Obama to ‘reassess’ Israel relationship
March 20: President Barack Obama told Israeli Prime Minister Benjamin Netanyahu the United States would “reassess” aspects of its relationship with Israel after Netanyahu’s provocative statements leading up to Tuesday’s Israeli election.
The phone call Thursday was officially described as a message of congratulations on Netanyahu’s victory, but it also carried a serious warning after the prime minister opposed the creation of a Palestinian state in the last days of his campaign.
“The President told the Prime Minister that we will need to re-assess our options following the Prime Minister’s new positions and comments regarding the two state solution,” according to a White House official.
According to an official statement put out after the call, the president also emphasized the United States’ “long-standing commitment to a two-state solution” during their conversation.
Earlier Thursday, Netanyahu walked back his disavowal of a two-state solution, a position he endorsed in an effort to appeal to right-wing voters with polls showing him facing tough competition.
U.S. officials had already said that they have been waiting to see if Netanyahu would stand behind the campaign comments nixing a Palestinian state as he moves toward forming a governing coalition.
It took two days for Netanyahu’s about face.
“I don’t want a one-state solution.
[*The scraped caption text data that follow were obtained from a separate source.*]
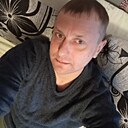 Знакомства: Антон, 40 лет, Череповец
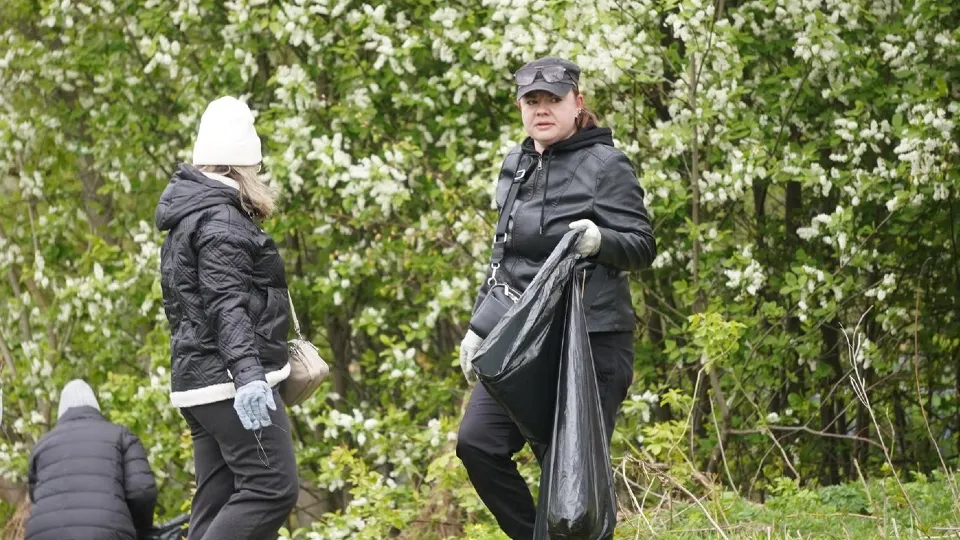 Фото: REGIONS/Алена Притула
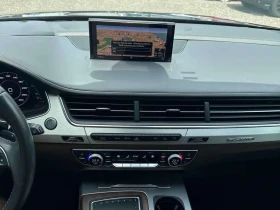 Audi Q7 * Technik * ДИСТРОНИК * 360 * ОБДУХВАНЕ * ДИГИТАЛН - 16200 € / 31684.45 лв. - 95357403 9 | Car24.bg Audi Q7 * Technik * ДИСТРОНИК * 360 * ОБДУХВАНЕ * ДИГИТАЛН - 16200 € / 31684.45 лв. - 95357403 9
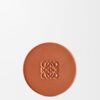 Medium Candle Lid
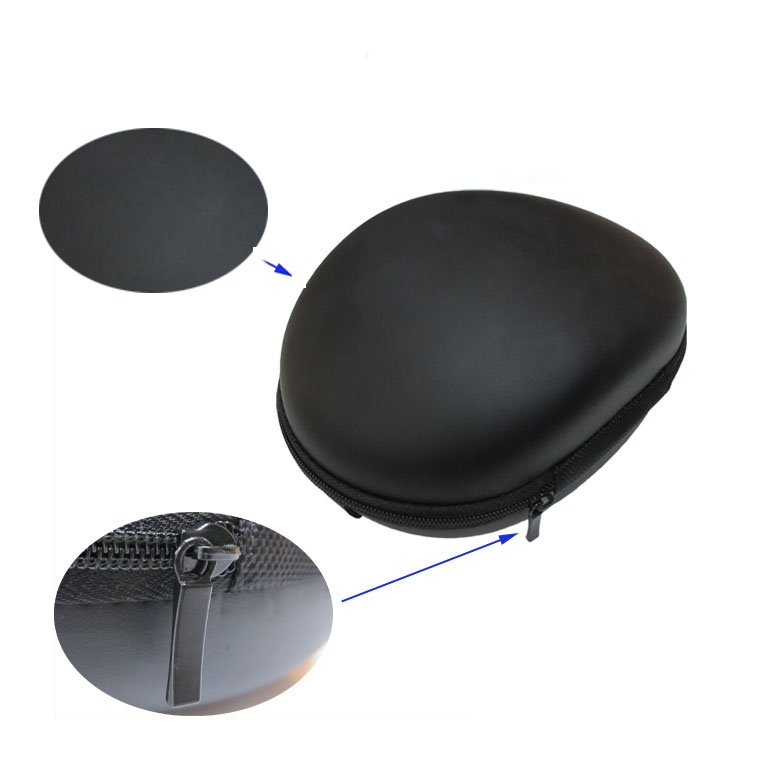 LTK-039 EVA耳機包細節(jié)圖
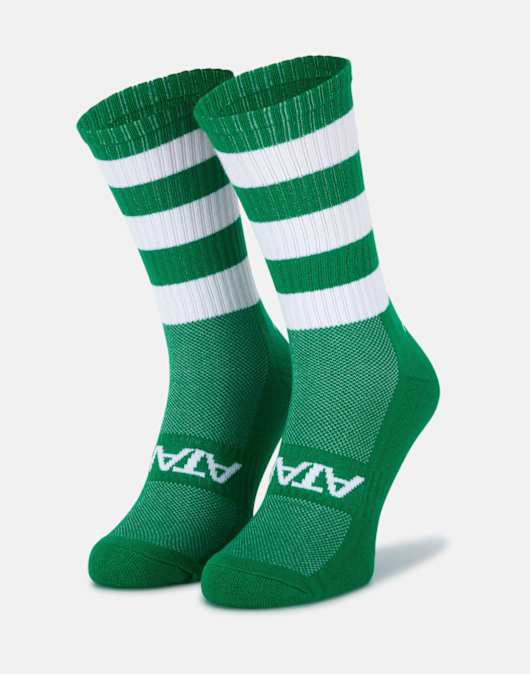 GAA Midi Socks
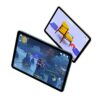 Apple iPad Air 10,9" WiFi + Cellular, 256 GB, Space Grau (5. Generation, 2022)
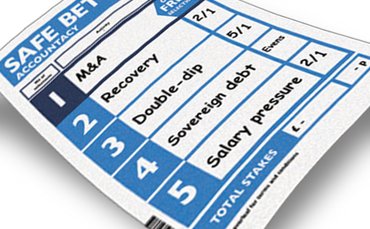Football Tipster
I want a sustainable, peaceful two-state solution,” Netanyahu said Thursday in an interview with MSNBC’s Andrea Mitchell. “I haven’t changed my policy.”
White House Press Secretary Josh Earnest, speaking before the call, had stopped short of saying that the U.S. reassessment would include offering support for a U.N. resolution calling for the establishment of a Palestinian state. The resolution is opposed by Jerusalem, but U.S. officials have floated it as a possibility in the wake of Netanyahu’s remarks.
Asked by Israeli news site NRG on Monday if he was ruling out the formation of a Palestinian state while he’s prime minister, Netanyahu responded, “Indeed.” He also blasted the idea of such a state given the security challenges facing Israel.
Netanyahu’s comments Monday were seen as a key part to his Tuesday election victory but also “raised significant concerns” with senior administration officials back in Washington, who view ruling out a two-state solution as a significant setback for U.S.-Israel relations as it goes against more than a decade of American policy.
On Thursday, Netanyahu said his comments were a reflection of changing conditions on the Palestinian side, pointing to Palestinian Authority President Mahmoud Abbas’s pact to form a unity government with Hamas, which Israel, the U.S. and most European countries consider a terrorist organization. He put the onus on Palestinian leaders to create conditions favorable for peace.
“I’m talking about what is achievable and what is not achievable,” Netanyahu said Thursday. “If you want to get peace, you’ve got to get the Palestinian leadership to abandon their pact with Hamas and engage in genuine negotiations with Israel.”
Netanyahu said he supports the same conditions for negotiating a sustainable peace that he staked out in 2009: a demilitarized Palestinian state whose leadership recognizes Israel as a Jewish state.